**Passage for review**:
....

Here at the rancho we grow bananas, custard apples, chicozapote, pineapples, mamey, several kinds of citrus, and more, but none were producing now, except for the Star-apple trees whose fruits grew so high that I could reach only one or two. Now instead of my main calorie source being fast-and-easy-to-prepare granola it became beans, rice and yams I'd been saving for planting when the rainy season returns. In the garden I was grateful that the young okra plants and heirloom Crimony tomatoes with their blackish flesh were just beginning to produce, and I increased my intake of kale and mustard greens.

The disruption further obliged me to become reacquainted with the homey smell of a pot of beans bubbling over a campfire's embers. I made something like tortillas by baking finely ground corn paste (concocted from packages of store-bought Maseca) in a skillet, and for me there's nothing better than refried beans on a hot tortilla topped with a slice of ripe homegrown tomato, with a little cilantro and chopped onion and jalapeño, all spritzed with lime juice.

....

**Task requirements**:
A) Repeat the stretch of the rancho passage from "The disruption further" through "with lime juice.".
B) In the rancho passage, what was baked in a skillet to make something like tortillas?
The listing that follows comes from a separate source.

....

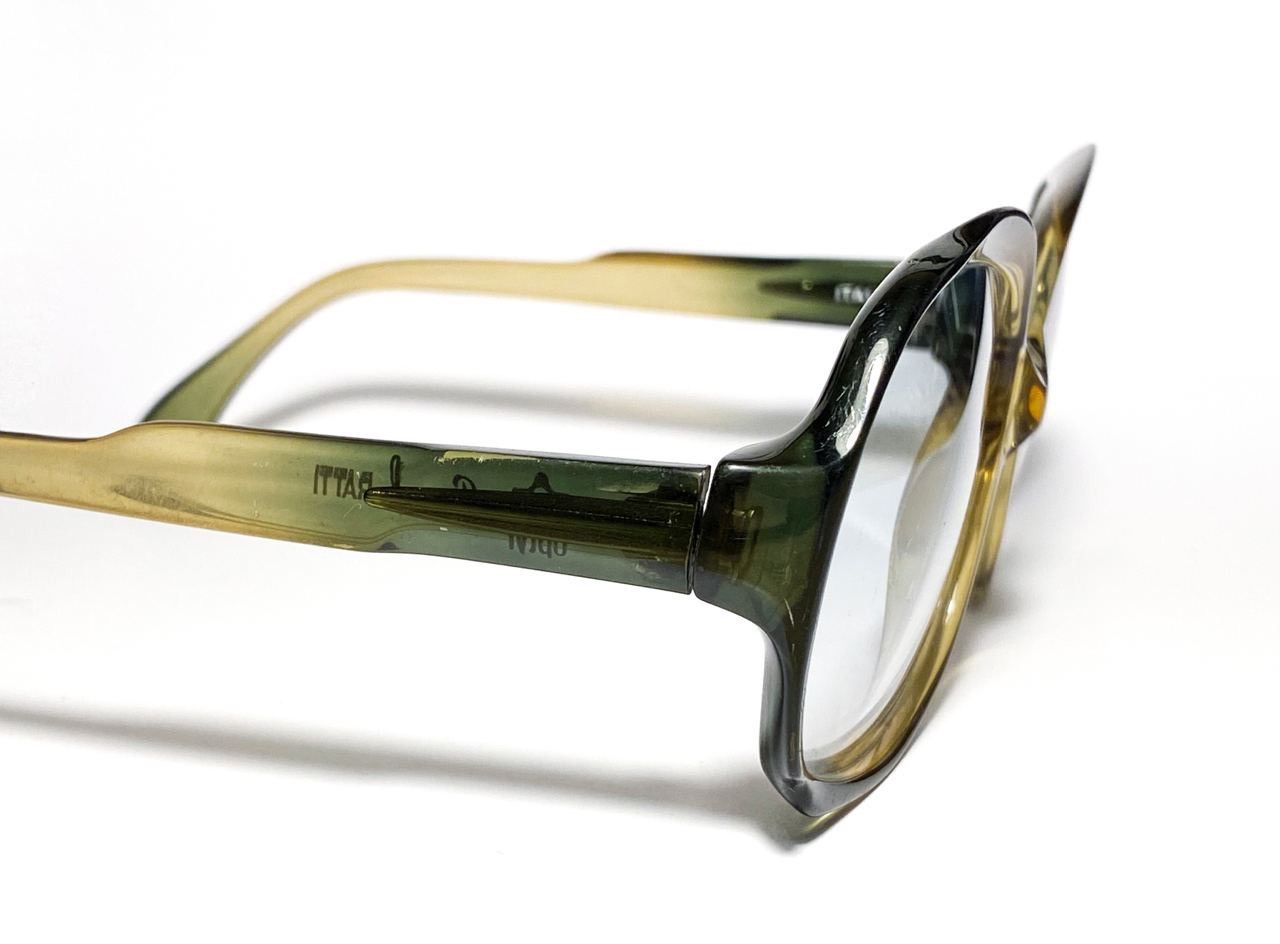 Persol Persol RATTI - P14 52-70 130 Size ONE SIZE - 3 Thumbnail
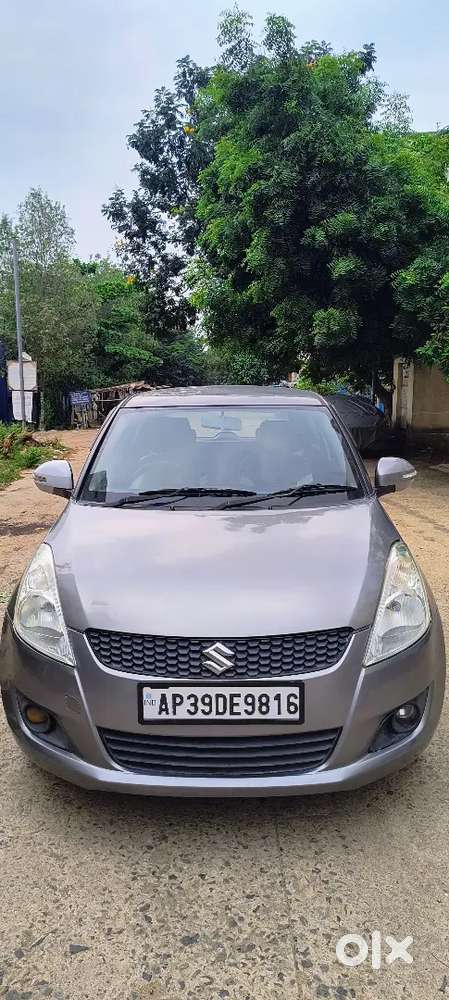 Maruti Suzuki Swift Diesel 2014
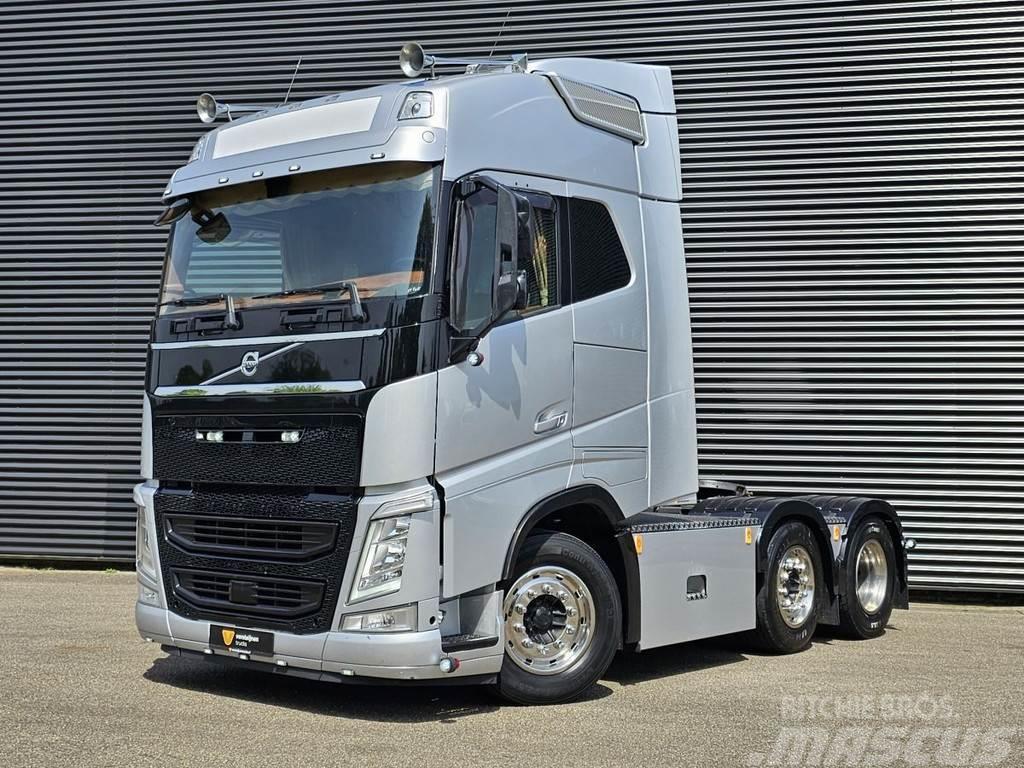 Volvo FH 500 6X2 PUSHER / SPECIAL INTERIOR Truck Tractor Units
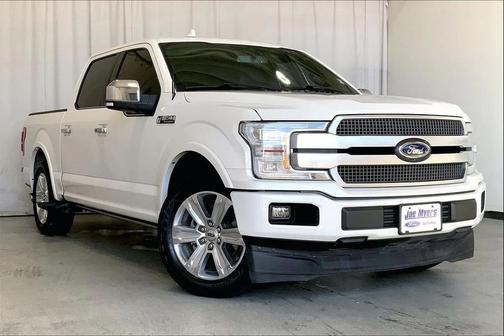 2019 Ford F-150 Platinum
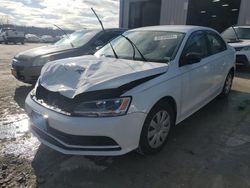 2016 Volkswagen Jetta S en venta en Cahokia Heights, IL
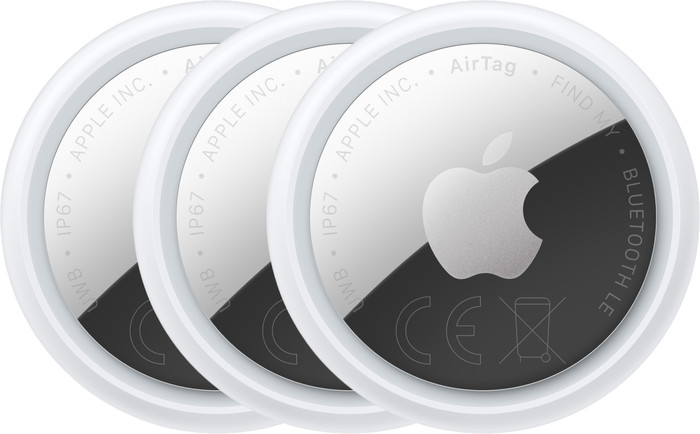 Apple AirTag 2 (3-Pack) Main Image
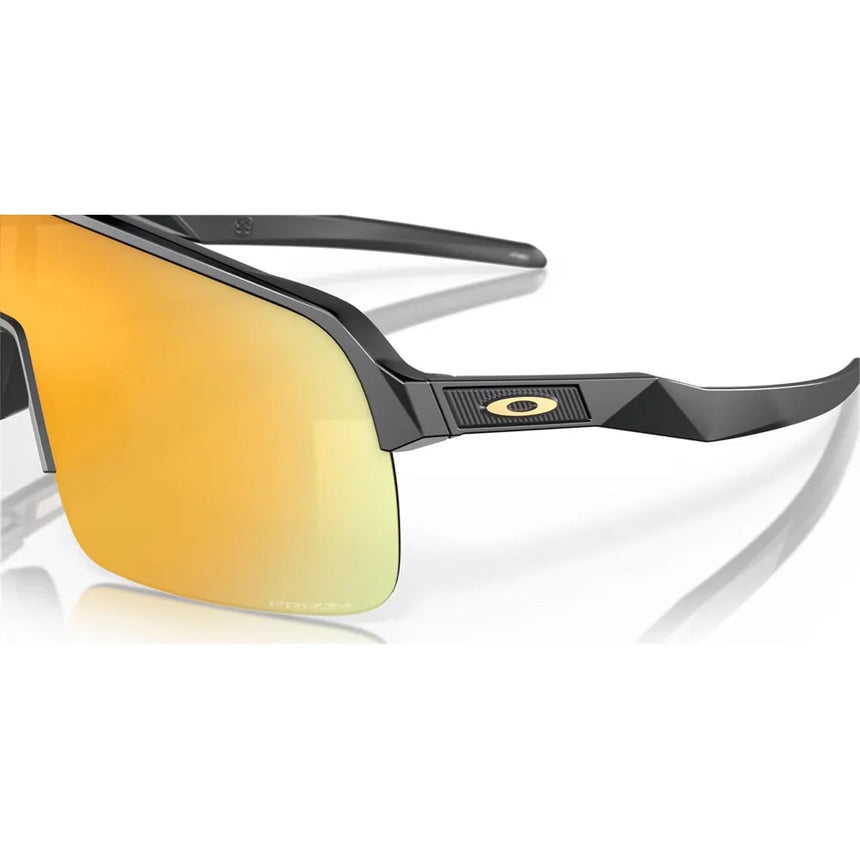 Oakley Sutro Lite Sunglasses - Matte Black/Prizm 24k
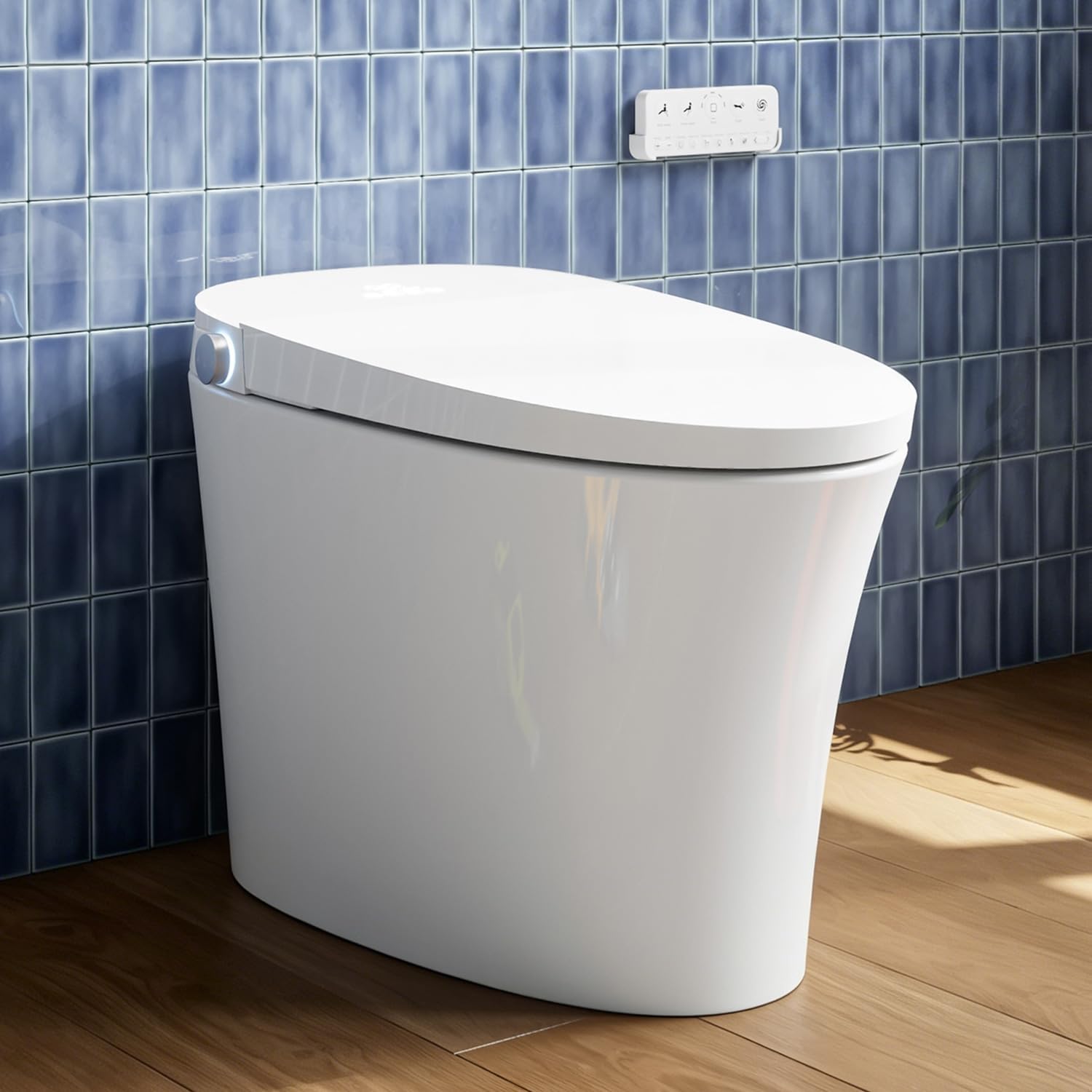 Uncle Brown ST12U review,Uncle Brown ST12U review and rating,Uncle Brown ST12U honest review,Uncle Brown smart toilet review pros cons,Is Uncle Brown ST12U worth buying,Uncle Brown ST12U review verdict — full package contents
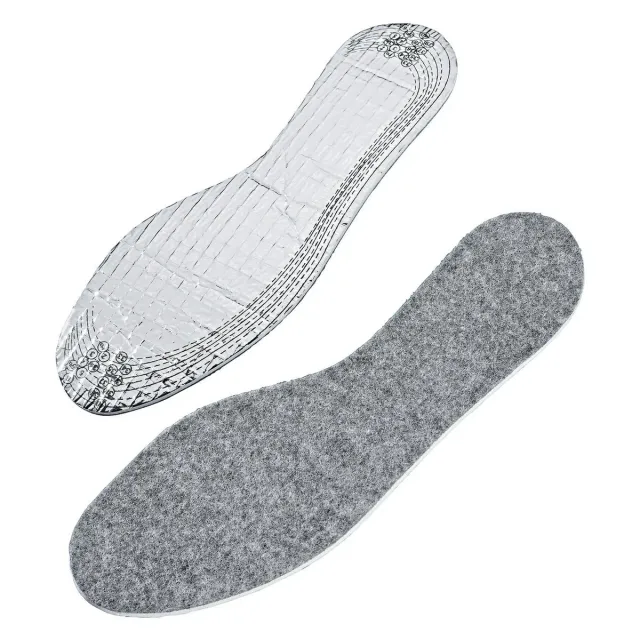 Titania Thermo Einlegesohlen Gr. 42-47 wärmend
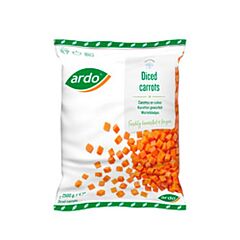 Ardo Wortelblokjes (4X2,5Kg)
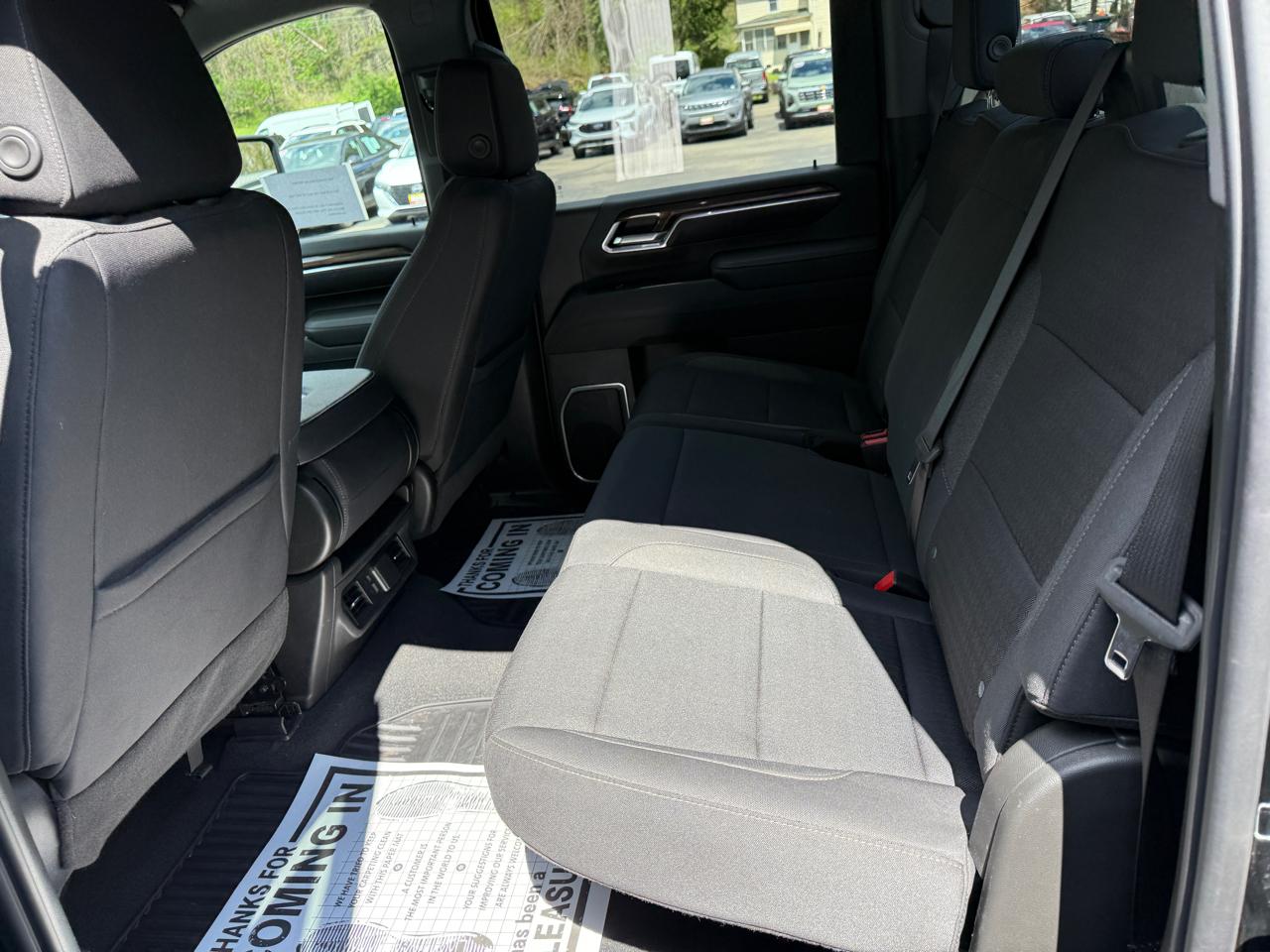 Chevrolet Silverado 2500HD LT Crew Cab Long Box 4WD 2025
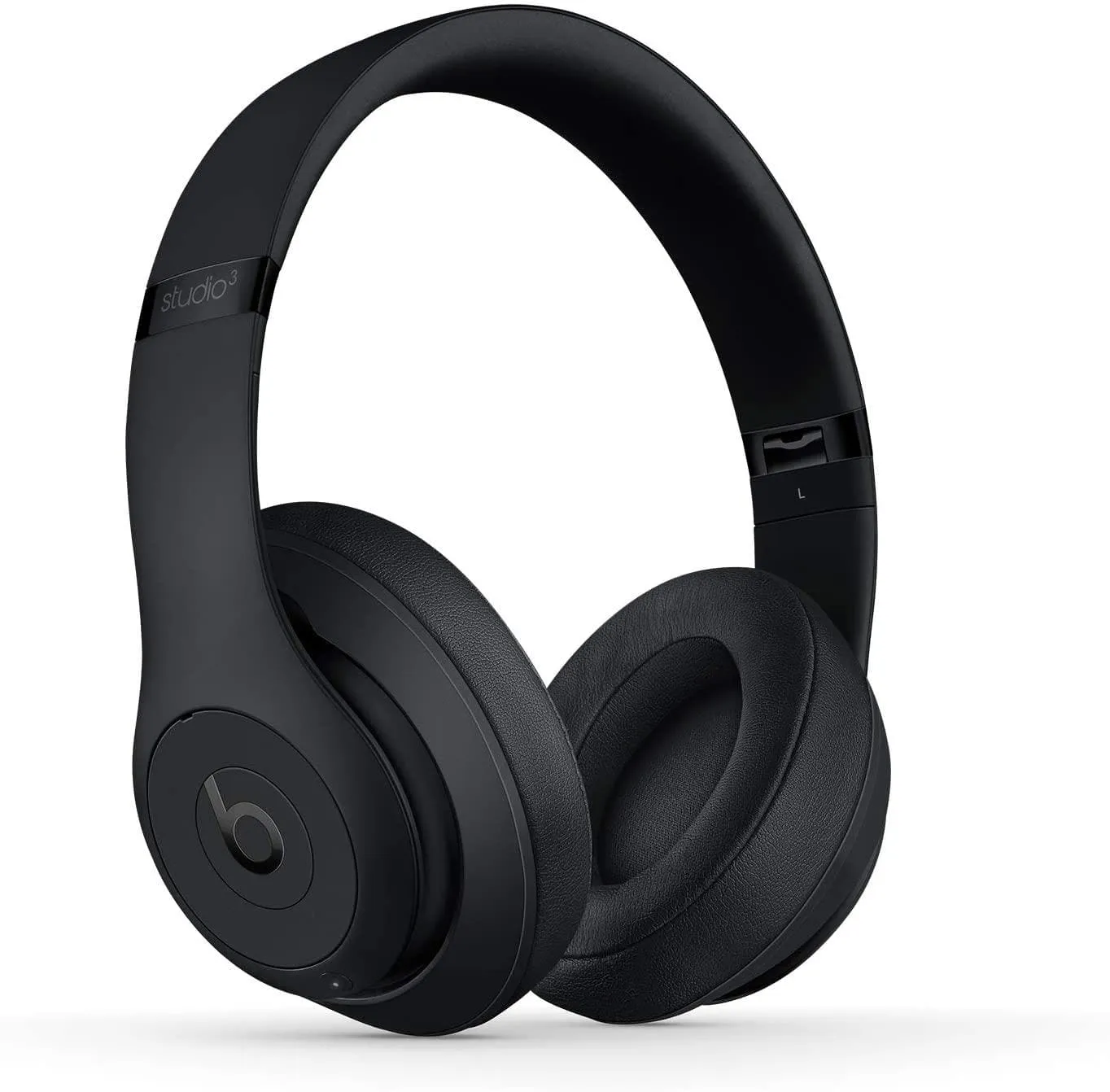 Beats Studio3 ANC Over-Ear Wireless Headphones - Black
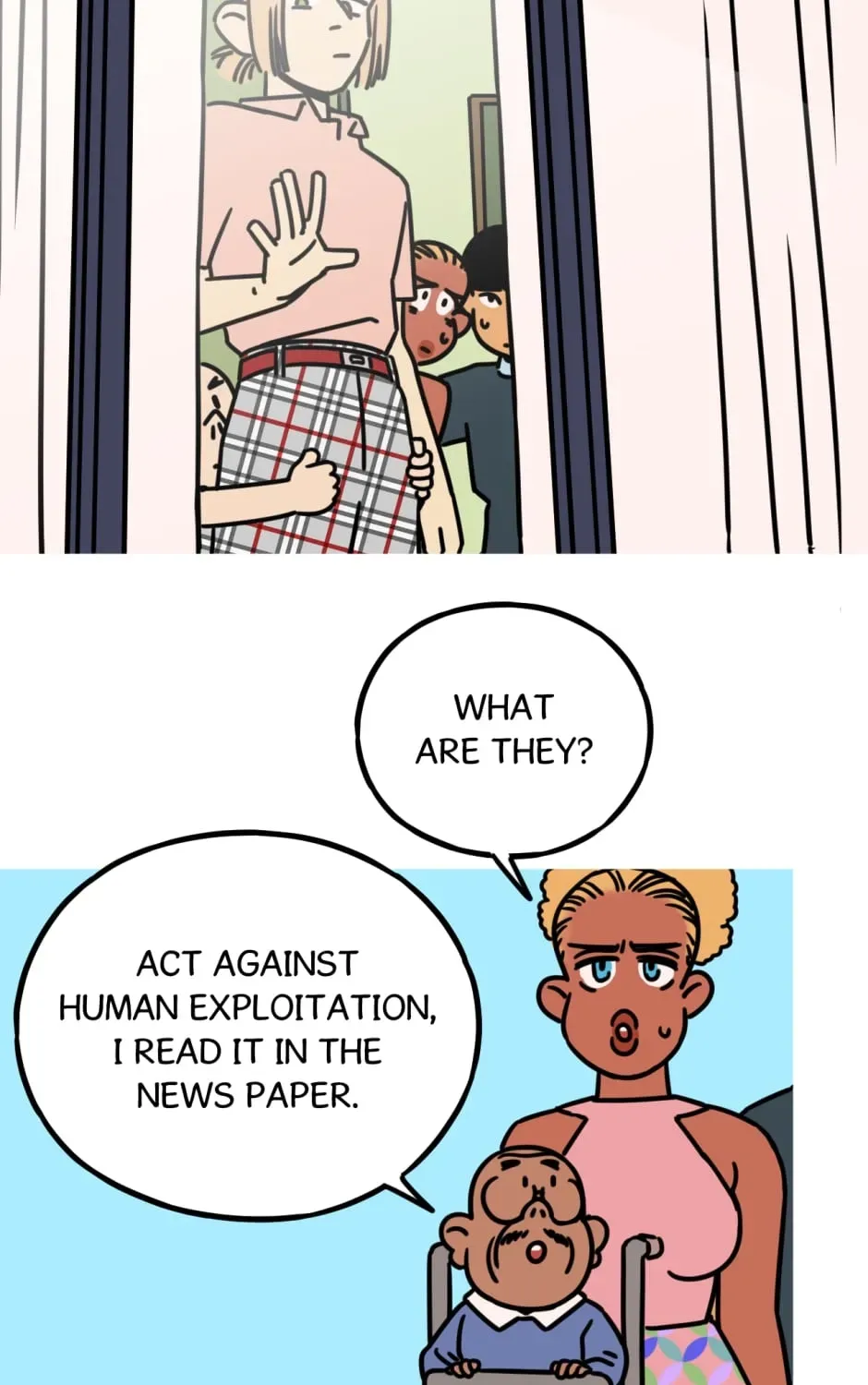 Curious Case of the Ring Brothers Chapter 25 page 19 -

....

**Results for each task**:
A)
The disruption further obliged me to become reacquainted with the homey smell of a pot of beans bubbling over a campfire's embers. I made something like tortillas by baking finely ground corn paste (concocted from packages of store-bought Maseca) in a skillet, and for me there's nothing better than refried beans on a hot tortilla topped with a slice of ripe homegrown tomato, with a little cilantro and chopped onion and jalapeño, all spritzed with lime juice.

B) Finely ground corn paste made from packages of store-bought Maseca.